[
https://issues.apache.org/jira/browse/PDFBOX-139?page=com.atlassian.jira.plugin.system.issuetabpanels:all-tabpanel
]
Andreas Lehmkühler closed PDFBOX-139.
-------------------------------------
Resolution: Fixed
Assignee: Andreas Lehmkühler
The CMap-Parser was improved a long time ago and now all mentioned operators
are supported.
Set to closed.
> The CMapParser does not recognize essential cmap operators
> ----------------------------------------------------------
>
> Key: PDFBOX-139
> URL: https://issues.apache.org/jira/browse/PDFBOX-139
> Project: PDFBox
> Issue Type: Bug
> Components: Parsing
> Assignee: Andreas Lehmkühler
>
> [imported from SourceForge]
> http://sourceforge.net/tracker/index.php?group_id=78314&atid=552832&aid=1438028
> Originally submitted by vdimchev on 2006-02-24 03:48.
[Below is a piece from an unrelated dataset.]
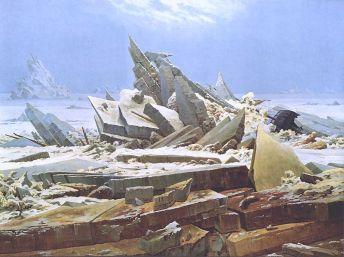 """""""Il mare di ghiaccio"""", conosciuto anche come """"Il naufragio della speranza"""", di Caspar David Friedrich"""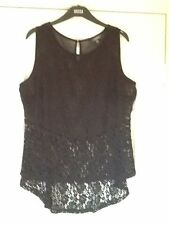 Marks and Spencer Lace Patternless Tops & Shirts for Women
> The bug is directly related to the following bug I
> discovered in the database:
> [ 1208652 ] PDFTextStripper.writeText Exception:Unknown
> encoding for ..
> I'll try to exlain it again here and supply enough
> resources for its fix.
> The problem is that the current implementation of
> CMapParser class supports only the beginbfchar and
> beginbfrange operators.
> This is not enough and causes the invokation to
> PDFTextStripper.writeText() to throw IOException with
> the following message: Unknown encoding for 'Identity-
> V'.
> I also managed to produce the message: "Unknown
> encoding for '90ms-RKSJ-H'.
> The complete stacktrace is:
> java.io.IOException: Unknown encoding for 'Identity-V'
> at org.pdfbox.encoding.EncodingManager.
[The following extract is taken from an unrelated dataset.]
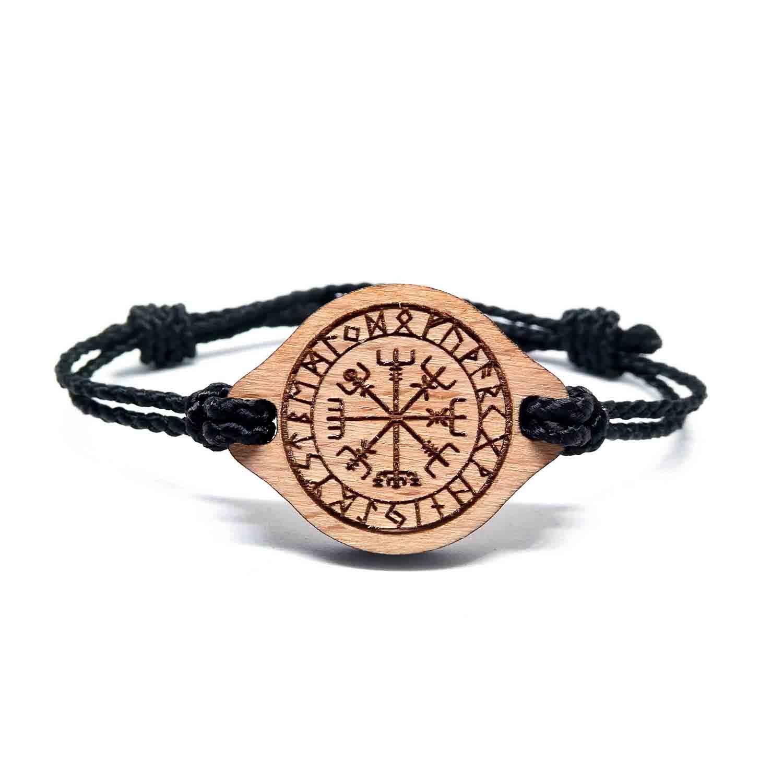 Bracelet en bois viking Vegvisir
> getEncoding(EncodingManager.java:83)
> at org.pdfbox.pdmodel.font.PDFont.
> getEncoding(PDFont.java:627)
> at org.pdfbox.pdmodel.font.PDFont.
> encode(PDFont.java:476)
> at org.pdfbox.util.PDFStreamEngine.
> showString(PDFStreamEngine.java:332)
> at org.pdfbox.util.operator.ShowText.
> process(ShowText.java:66)
> at org.pdfbox.util.PDFStreamEngine.
> processOperator(PDFStreamEngine.java:494)
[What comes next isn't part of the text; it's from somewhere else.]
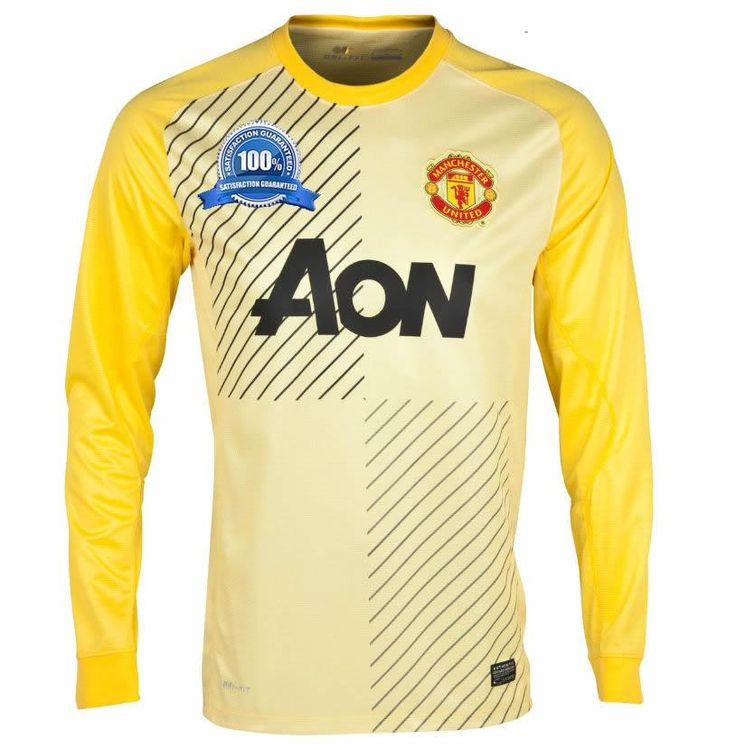 Manchester United Change Goalkeeper Shirt - Kids From Kitbag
> at org.pdfbox.util.PDFStreamEngine.
> processSubStream(PDFStreamEngine.java:207)
> at org.pdfbox.util.PDFStreamEngine.
> processStream(PDFStreamEngine.java:160)
> at org.pdfbox.util.PDFTextStripper.
> processPage(PDFTextStripper.java:355)
> at org.pdfbox.util.PDFTextStripper.
> processPages(PDFTextStripper.java:268)
> at org.pdfbox.util.PDFTextStripper.
> writeText(PDFTextStripper.java:220)
> In fact the cause of this exception is that the
> CMapParser does not recognize the begincidchar and
> begincidrange operators (in the case of the 90ms-RKSJ-
> H) encoding and usecmap operator in the case of
> Identity-V encoding.
> The cmap files for these encodings are not properly
> parsed and the corresponding Cmap objects do not
> contain neither one nor two byte mappings, further the
> lookup() method returns null.
> I'll attach two samples for the 90ms-RKSJ-H encoding
> and one for the Identity-V encoding.
> I'll attach cmap reference also.
> [attachment on SourceForge]
> http://sourceforge.net/tracker/download.php?group_id=78314&atid=552832&aid=1438028&file_id=168711
> 5014.CIDFont_Spec.rar (application/octet-stream), 240282 bytes
> Reference, containing CMAP description
> [attachment on SourceForge]
> http://sourceforge.net/tracker/download.php?group_id=78314&atid=552832&aid=1438028&file_id=168709
> ken1.pdf (application/pdf), 33713 bytes
> The Identity-V sample
> [attachment on SourceForge]
> http://sourceforge.net/tracker/download.php?group_id=78314&atid=552832&aid=1438028&file_id=168708
> tp0404-2a.pdf (application/pdf), 11434 bytes
> The second 90ms-RKSJ-H sample
> [attachment on SourceForge]
> http://sourceforge.net/tracker/download.php?group_id=78314&atid=552832&aid=1438028&file_id=168705
> nan_youkou.pdf (application/pdf), 7663 bytes
> The first 90ms-RKSJ-H sample
--
This message is automatically generated by JIRA.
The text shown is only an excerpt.